Data listing>
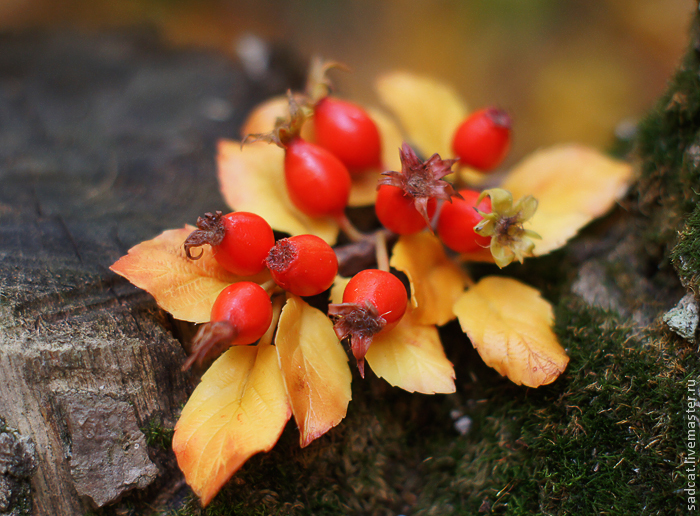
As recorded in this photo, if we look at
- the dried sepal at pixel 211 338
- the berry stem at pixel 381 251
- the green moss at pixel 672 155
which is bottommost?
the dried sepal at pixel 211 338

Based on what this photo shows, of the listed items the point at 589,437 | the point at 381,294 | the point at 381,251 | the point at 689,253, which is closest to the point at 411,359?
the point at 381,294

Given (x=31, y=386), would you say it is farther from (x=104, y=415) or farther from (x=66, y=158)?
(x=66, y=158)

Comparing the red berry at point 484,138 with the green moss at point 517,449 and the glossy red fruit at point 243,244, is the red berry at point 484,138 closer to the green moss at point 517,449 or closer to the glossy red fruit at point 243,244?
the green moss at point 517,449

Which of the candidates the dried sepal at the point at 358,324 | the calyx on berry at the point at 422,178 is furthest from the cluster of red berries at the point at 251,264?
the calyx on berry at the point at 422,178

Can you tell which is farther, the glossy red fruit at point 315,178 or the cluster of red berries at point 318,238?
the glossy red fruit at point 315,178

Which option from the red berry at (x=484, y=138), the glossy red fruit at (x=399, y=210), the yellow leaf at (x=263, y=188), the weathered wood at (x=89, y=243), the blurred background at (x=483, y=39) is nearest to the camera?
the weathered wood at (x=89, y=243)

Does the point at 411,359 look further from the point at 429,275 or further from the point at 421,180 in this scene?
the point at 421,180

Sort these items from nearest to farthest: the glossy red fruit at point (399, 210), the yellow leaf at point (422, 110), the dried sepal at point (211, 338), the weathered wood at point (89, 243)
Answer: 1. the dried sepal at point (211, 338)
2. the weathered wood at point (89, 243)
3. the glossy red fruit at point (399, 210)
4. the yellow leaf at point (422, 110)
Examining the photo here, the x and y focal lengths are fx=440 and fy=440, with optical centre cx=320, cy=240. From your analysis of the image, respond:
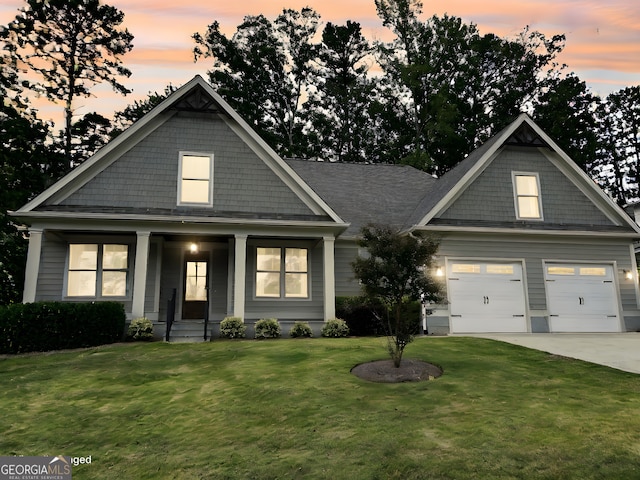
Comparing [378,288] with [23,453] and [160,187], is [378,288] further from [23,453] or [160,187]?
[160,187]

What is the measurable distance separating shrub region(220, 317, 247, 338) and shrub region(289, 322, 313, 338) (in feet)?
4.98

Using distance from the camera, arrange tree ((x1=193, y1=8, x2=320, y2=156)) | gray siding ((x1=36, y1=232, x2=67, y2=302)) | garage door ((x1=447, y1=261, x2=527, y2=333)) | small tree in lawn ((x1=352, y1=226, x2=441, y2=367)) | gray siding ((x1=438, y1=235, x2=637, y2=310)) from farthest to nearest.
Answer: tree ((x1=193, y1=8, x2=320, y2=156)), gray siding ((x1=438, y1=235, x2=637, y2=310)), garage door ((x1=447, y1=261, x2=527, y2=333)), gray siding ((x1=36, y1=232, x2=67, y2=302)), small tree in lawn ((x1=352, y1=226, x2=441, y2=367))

--

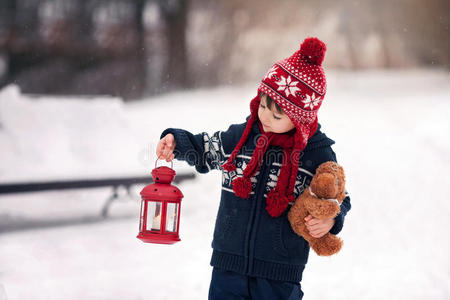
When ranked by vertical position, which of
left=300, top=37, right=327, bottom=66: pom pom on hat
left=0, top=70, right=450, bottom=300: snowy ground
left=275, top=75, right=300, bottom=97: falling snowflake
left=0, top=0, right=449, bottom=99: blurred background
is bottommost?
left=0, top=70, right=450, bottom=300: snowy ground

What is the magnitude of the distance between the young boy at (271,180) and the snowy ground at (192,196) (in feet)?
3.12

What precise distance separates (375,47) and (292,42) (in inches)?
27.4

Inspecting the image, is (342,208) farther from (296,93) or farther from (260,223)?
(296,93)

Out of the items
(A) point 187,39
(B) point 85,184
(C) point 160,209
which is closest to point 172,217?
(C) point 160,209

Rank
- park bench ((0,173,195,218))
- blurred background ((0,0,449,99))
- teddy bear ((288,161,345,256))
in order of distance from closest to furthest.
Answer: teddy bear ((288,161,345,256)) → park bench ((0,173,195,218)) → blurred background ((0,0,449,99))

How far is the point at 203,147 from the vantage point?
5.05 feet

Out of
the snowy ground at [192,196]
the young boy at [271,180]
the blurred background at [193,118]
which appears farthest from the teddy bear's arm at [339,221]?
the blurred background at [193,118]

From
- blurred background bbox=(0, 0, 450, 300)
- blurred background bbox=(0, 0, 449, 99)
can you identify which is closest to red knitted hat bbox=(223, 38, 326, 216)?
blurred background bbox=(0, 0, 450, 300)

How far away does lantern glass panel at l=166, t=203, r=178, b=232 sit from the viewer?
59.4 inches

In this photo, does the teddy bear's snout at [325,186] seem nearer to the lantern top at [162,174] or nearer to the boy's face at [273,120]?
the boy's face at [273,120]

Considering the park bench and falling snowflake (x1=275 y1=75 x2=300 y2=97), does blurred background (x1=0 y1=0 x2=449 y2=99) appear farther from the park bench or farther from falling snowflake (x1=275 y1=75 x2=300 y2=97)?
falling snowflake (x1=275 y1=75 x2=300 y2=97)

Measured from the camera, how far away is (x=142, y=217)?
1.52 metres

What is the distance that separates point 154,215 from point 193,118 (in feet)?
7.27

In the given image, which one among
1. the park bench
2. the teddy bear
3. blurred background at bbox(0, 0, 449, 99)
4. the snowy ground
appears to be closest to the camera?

--

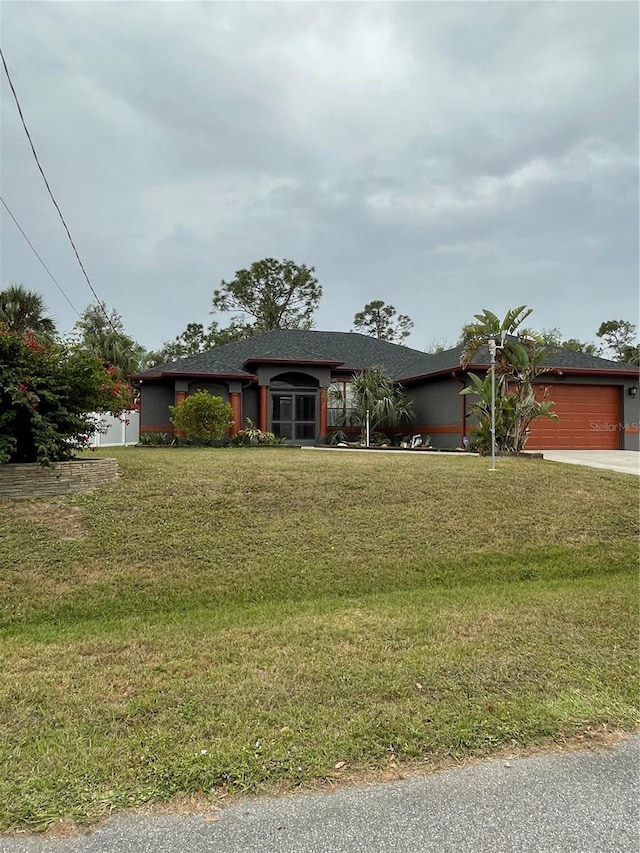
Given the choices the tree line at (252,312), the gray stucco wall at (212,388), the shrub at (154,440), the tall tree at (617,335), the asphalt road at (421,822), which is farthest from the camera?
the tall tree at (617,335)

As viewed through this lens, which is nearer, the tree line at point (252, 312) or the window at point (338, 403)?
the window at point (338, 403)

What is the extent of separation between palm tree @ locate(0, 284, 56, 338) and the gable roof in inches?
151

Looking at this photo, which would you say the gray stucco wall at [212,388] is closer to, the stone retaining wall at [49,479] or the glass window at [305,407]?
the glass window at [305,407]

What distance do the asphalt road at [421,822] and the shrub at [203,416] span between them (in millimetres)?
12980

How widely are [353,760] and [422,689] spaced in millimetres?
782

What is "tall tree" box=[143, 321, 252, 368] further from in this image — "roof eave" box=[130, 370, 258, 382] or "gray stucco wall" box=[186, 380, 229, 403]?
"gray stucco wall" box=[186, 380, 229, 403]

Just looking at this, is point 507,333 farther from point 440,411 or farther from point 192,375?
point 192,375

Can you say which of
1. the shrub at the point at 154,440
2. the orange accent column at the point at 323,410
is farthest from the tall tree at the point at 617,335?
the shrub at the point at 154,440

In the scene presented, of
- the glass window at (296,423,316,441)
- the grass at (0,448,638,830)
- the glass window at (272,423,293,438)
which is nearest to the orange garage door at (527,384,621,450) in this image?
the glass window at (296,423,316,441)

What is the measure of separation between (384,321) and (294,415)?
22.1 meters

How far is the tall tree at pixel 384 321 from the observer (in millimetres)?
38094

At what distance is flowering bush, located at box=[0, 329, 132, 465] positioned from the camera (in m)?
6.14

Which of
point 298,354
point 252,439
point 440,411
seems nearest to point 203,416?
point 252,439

Exercise directions>
Reproduce the data verbatim, from the line containing "Using distance from" up to and including the line containing "Answer: tree ((x1=193, y1=8, x2=320, y2=156)), gray".

Solution to the exercise>
Using distance from the camera, arrange tree ((x1=193, y1=8, x2=320, y2=156)) | gray siding ((x1=36, y1=232, x2=67, y2=302)) | garage door ((x1=447, y1=261, x2=527, y2=333)) | small tree in lawn ((x1=352, y1=226, x2=441, y2=367)) | gray siding ((x1=438, y1=235, x2=637, y2=310)) from farthest to nearest.
Answer: tree ((x1=193, y1=8, x2=320, y2=156)), gray siding ((x1=438, y1=235, x2=637, y2=310)), garage door ((x1=447, y1=261, x2=527, y2=333)), gray siding ((x1=36, y1=232, x2=67, y2=302)), small tree in lawn ((x1=352, y1=226, x2=441, y2=367))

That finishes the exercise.